## STUDY QUESTIONS
1. In the text on Elmer Samuel Riggs, what did he base his proposal that sauropods were terrestrial animals on?
2. From the text on Elmer Samuel Riggs, copy out the part that opens with the words containing "Elmer Samuel Riggs" and closes with "dinosaurs for exhibit.".

Elmer Samuel Riggs (January 23, 1869 - March 25, 1963) was an American paleontologist known for his work with the Field Museum of Natural History in Chicago, Illinois.

==Biography==
He was born in Trafalgar, Indiana, and moved with his family to Kansas at a young age. He received bachelor's and master's degrees from the University of Kansas and then worked with the American Museum of Natural History. In May 1898 he joined the staff of the Field Museum (then the Field Columbian Museum) as that museum's first paleontologist. Though he was a specialist in fossil mammals, the Field Museum hired him in part to secure dinosaurs for exhibit.

In the summer of 1898 he began with a field season in the Oligocene White River beds of South Dakota and Nebraska working under his department chairman, Oliver Farrington, a meteoriticist. Riggs demonstrated a clear facility for fieldwork and was given the opportunity to lead his own expeditions. He conducted his first Field Museum expedition in 1899 working in the Morrison Formation rocks of Wyoming and Colorado and it was during this expedition that he discovered the first known specimen of Torvosaurus tanneri. After corresponding with an MD during the winter of 1899/1900 he headed to the Morrison Formation in Western Colorado during the summer of 1900. On July 4, 1900, Riggs' assistant, H. William Menke, found the first known skeleton of the giant sauropod dinosaur Brachiosaurus altithorax from near Grand Junction, Colorado. At the end of the 1900 field season Riggs' found a specimen of Apatosaurus near Fruita, a few miles from the Brachiosaurus site. This specimen was excavated during the 1901 field season, and was put on display in 1908 at the Field Museum. From these specimens he named Brachiosaurus and Brachiosauridae, and presented evidence that Apatosaurus and Brontosaurus were the same genus of dinosaur. (Note: As of 2015, they have been confirmed to be separate taxa.) He also proposed that sauropods were terrestrial animals, based on their limb structure, but this was largely dismissed in favor of aquatic sauropods until the 1970s, when the idea was revived by Robert Bakker.

## LISTED RECORDS
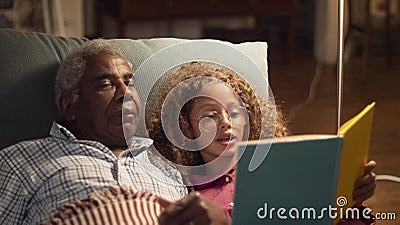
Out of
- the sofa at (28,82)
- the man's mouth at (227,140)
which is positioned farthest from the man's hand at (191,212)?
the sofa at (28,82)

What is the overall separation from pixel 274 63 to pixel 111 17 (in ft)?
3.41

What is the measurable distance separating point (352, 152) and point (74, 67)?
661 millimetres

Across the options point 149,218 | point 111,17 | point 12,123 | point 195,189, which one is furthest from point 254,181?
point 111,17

==

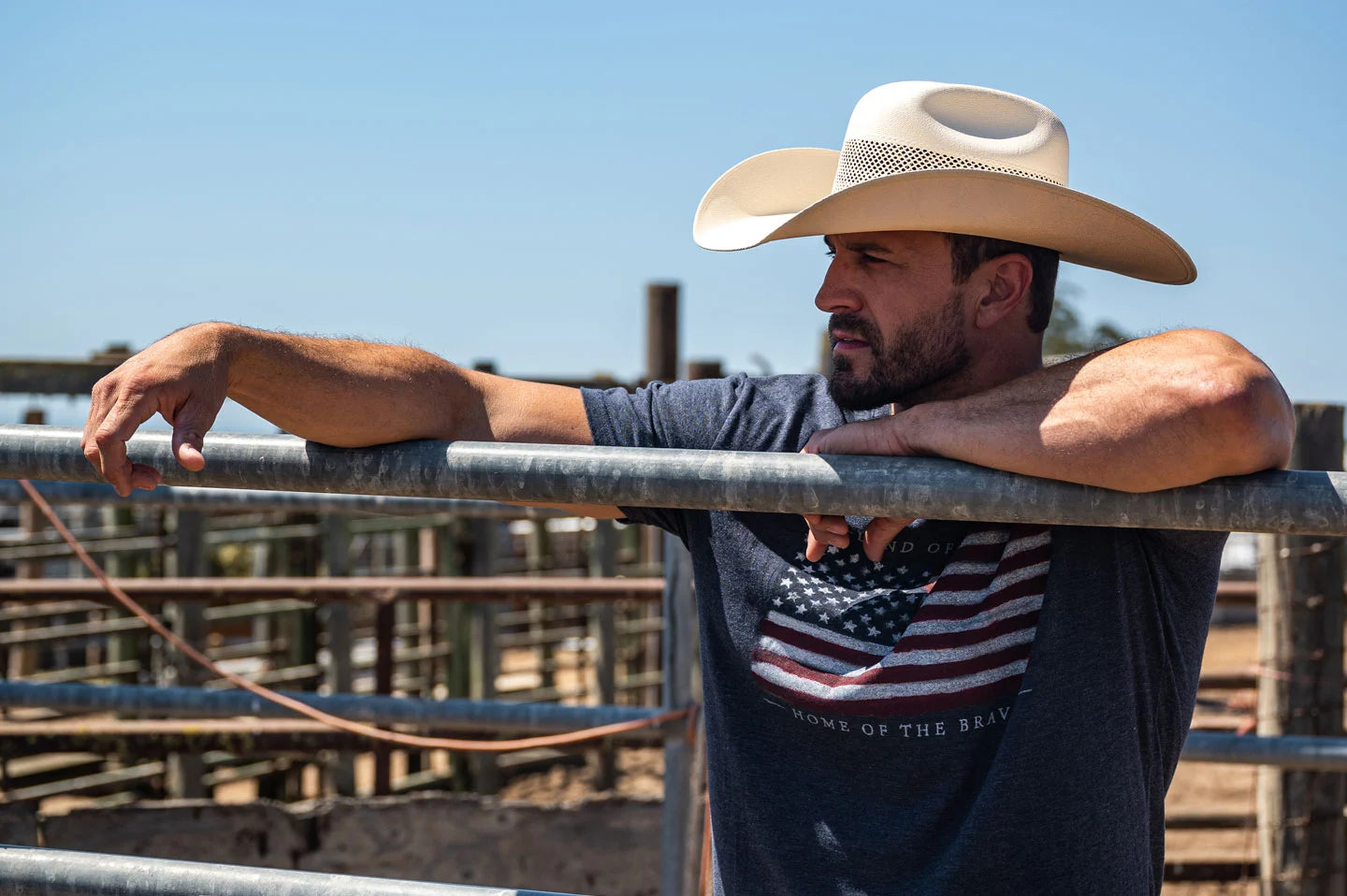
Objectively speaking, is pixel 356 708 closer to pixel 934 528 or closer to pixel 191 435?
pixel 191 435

==

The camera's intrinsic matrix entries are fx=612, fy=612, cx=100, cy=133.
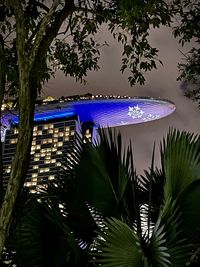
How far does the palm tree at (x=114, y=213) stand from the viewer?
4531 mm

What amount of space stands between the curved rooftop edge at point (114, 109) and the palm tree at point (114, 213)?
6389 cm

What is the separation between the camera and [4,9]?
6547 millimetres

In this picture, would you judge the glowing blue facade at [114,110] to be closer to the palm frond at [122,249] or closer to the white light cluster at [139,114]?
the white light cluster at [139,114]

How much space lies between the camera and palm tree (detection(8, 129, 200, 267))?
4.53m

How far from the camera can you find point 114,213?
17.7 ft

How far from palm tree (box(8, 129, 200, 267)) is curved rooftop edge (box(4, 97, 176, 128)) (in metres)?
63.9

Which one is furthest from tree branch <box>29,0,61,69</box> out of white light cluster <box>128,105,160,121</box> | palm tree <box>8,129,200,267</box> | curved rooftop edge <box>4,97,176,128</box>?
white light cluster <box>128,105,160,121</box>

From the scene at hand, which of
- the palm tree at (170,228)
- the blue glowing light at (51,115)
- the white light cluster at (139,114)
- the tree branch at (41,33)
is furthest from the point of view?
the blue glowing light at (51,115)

## ANSWERS FOR THE TASKS
1. Riggs based his proposal that sauropods lived on land on their limb structure.

2.
Elmer Samuel Riggs (January 23, 1869 - March 25, 1963) was an American paleontologist known for his work with the Field Museum of Natural History in Chicago, Illinois.

==Biography==
He was born in Trafalgar, Indiana, and moved with his family to Kansas at a young age. He received bachelor's and master's degrees from the University of Kansas and then worked with the American Museum of Natural History. In May 1898 he joined the staff of the Field Museum (then the Field Columbian Museum) as that museum's first paleontologist. Though he was a specialist in fossil mammals, the Field Museum hired him in part to secure dinosaurs for exhibit.